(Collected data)
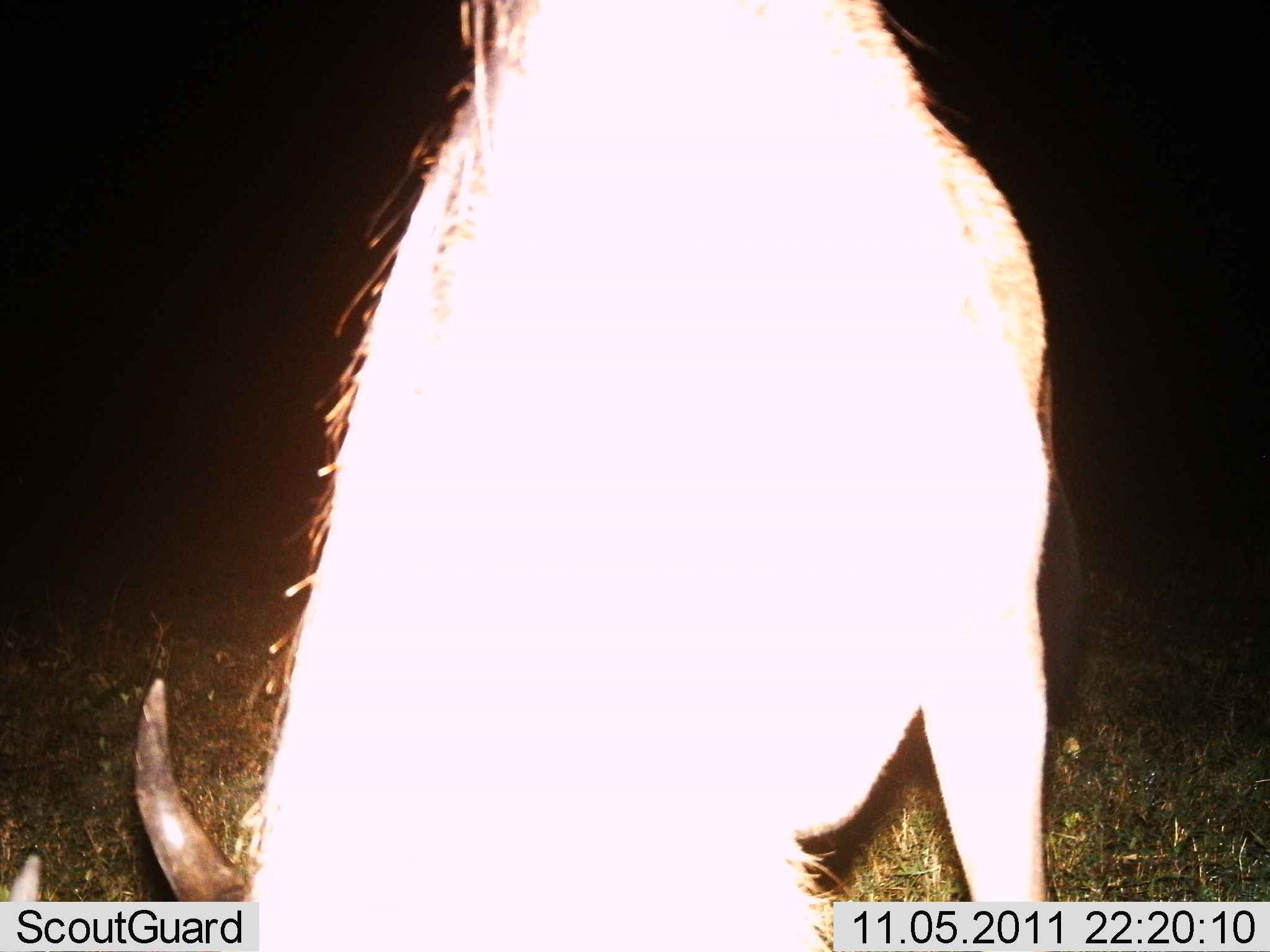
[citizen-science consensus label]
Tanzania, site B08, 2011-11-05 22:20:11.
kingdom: Animalia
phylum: Chordata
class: Mammalia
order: Artiodactyla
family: Bovidae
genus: Connochaetes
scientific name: Connochaetes taurinus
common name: blue wildebeest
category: wildebeest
Wildebeest (blue wildebeest) (Connochaetes taurinus), count 1. Behavior (volunteer vote fractions): standing 9%, resting 0%, moving 0%, interacting 9%. Young present (vote fraction): 0%. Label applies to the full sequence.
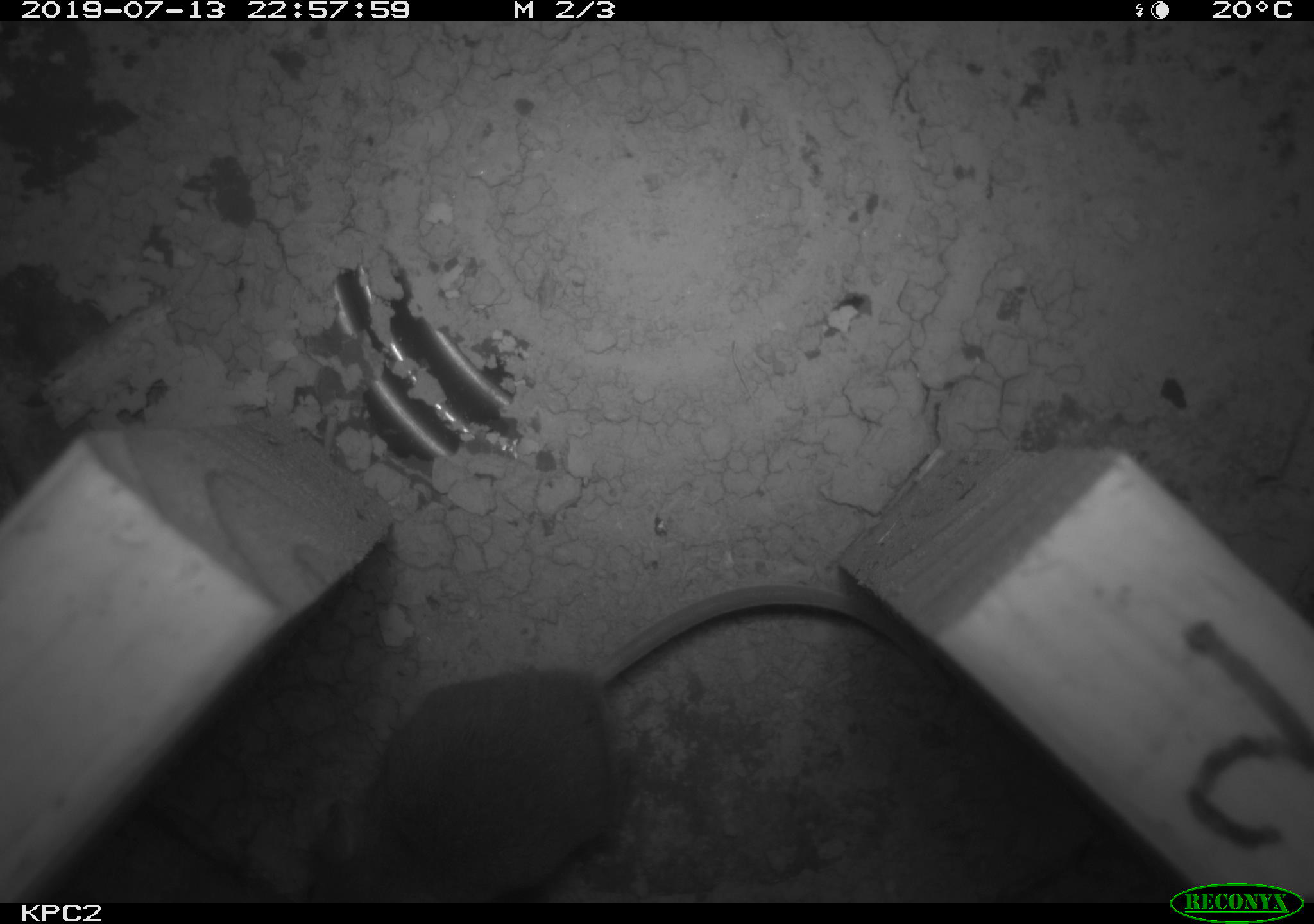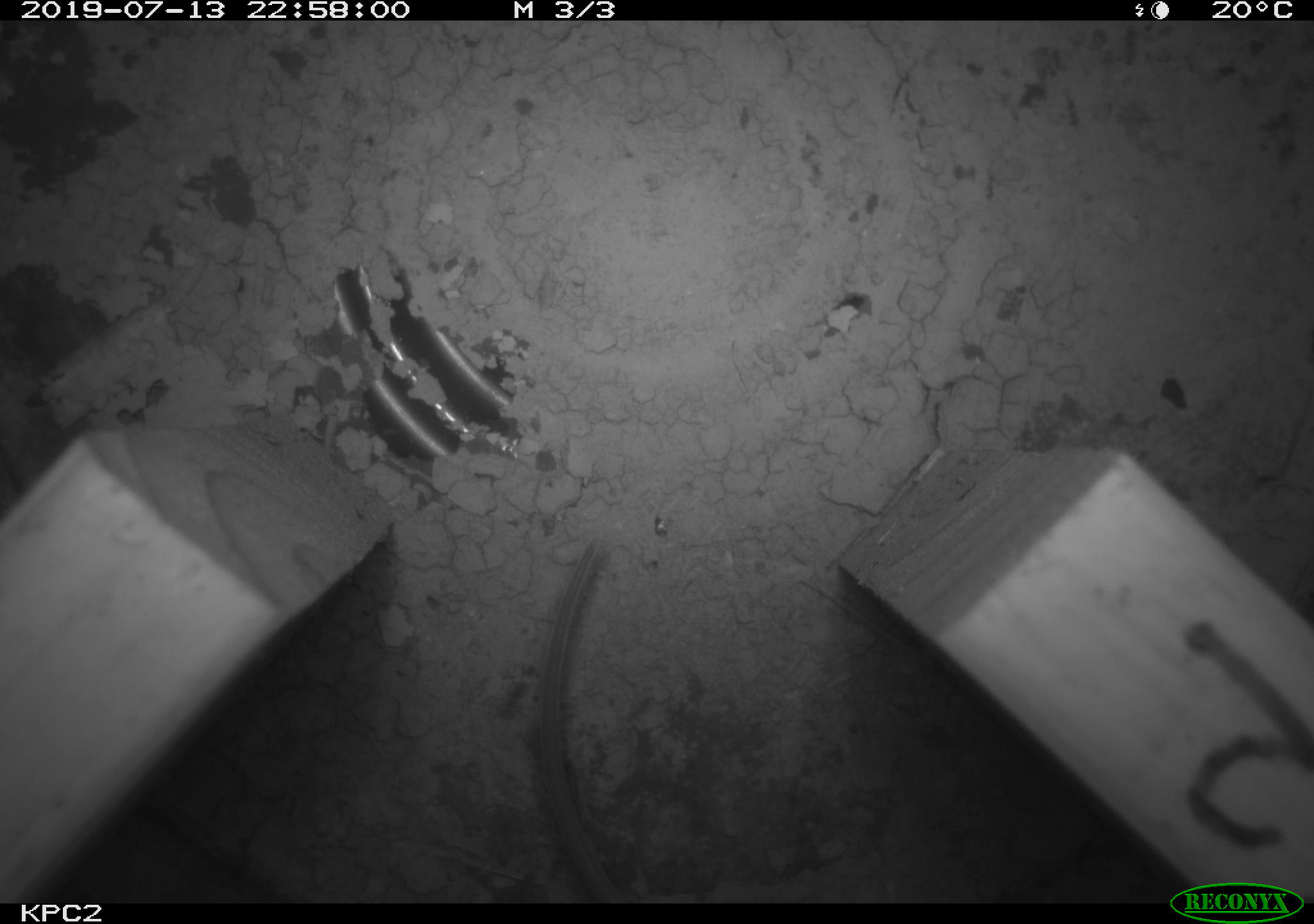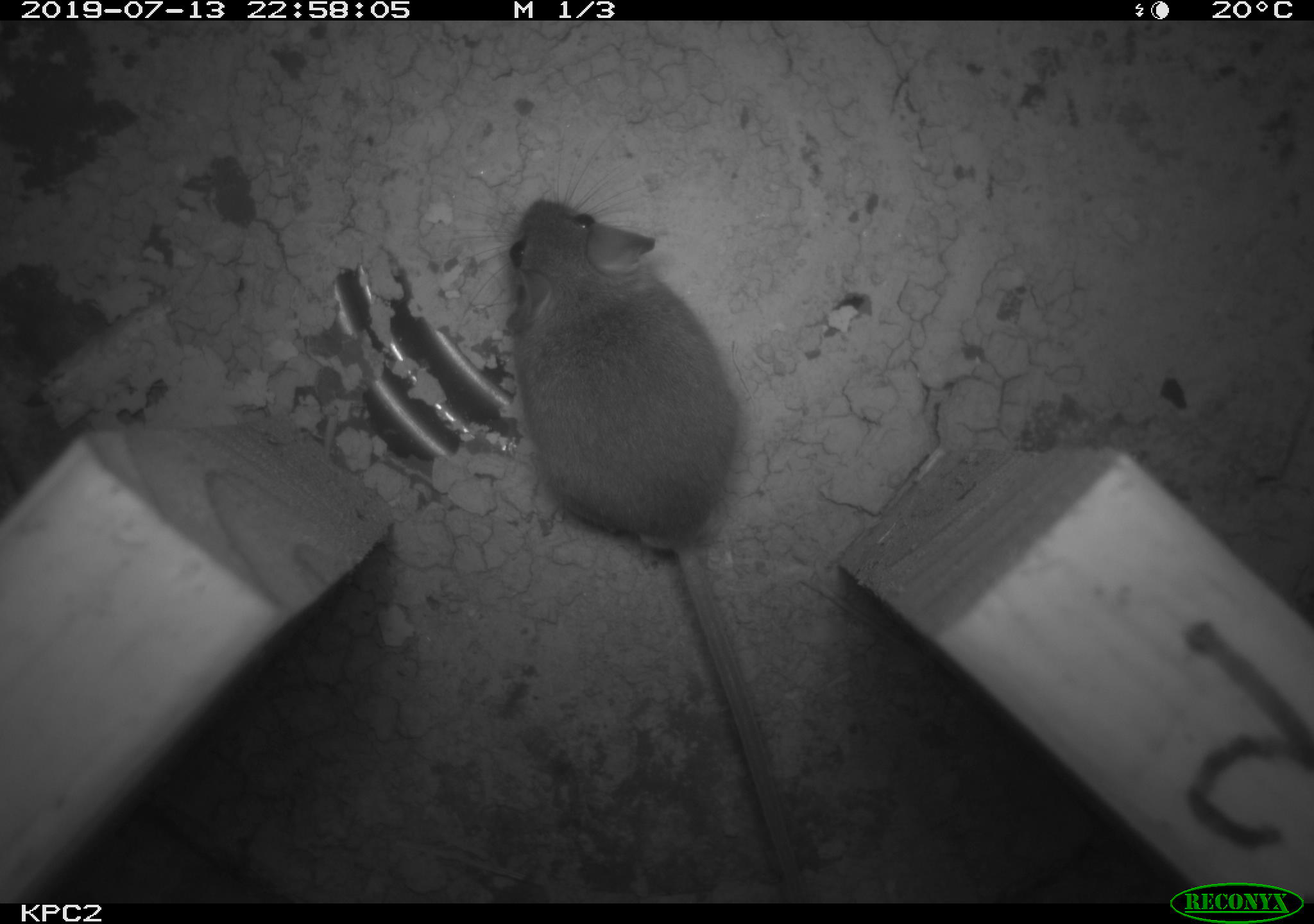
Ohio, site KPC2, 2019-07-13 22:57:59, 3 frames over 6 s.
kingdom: Animalia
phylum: Chordata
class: Mammalia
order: Rodentia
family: Cricetidae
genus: Peromyscus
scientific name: Peromyscus leucopus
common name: white-footed mouse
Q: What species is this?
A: White-footed mouse (Peromyscus leucopus).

Work item:
Leave out every picture and transcribe the remaining entries exactly.

Result for this task:
[citizen-science consensus label]
Tanzania, site B08, 2011-11-05 22:20:11.
kingdom: Animalia
phylum: Chordata
class: Mammalia
order: Artiodactyla
family: Bovidae
genus: Connochaetes
scientific name: Connochaetes taurinus
common name: blue wildebeest
category: wildebeest
Wildebeest (blue wildebeest) (Connochaetes taurinus), count 1. Behavior (volunteer vote fractions): standing 9%, resting 0%, moving 0%, interacting 9%. Young present (vote fraction): 0%. Label applies to the full sequence.
Ohio, site KPC2, 2019-07-13 22:57:59, 3 frames over 6 s.
kingdom: Animalia
phylum: Chordata
class: Mammalia
order: Rodentia
family: Cricetidae
genus: Peromyscus
scientific name: Peromyscus leucopus
common name: white-footed mouse
Q: What species is this?
A: White-footed mouse (Peromyscus leucopus).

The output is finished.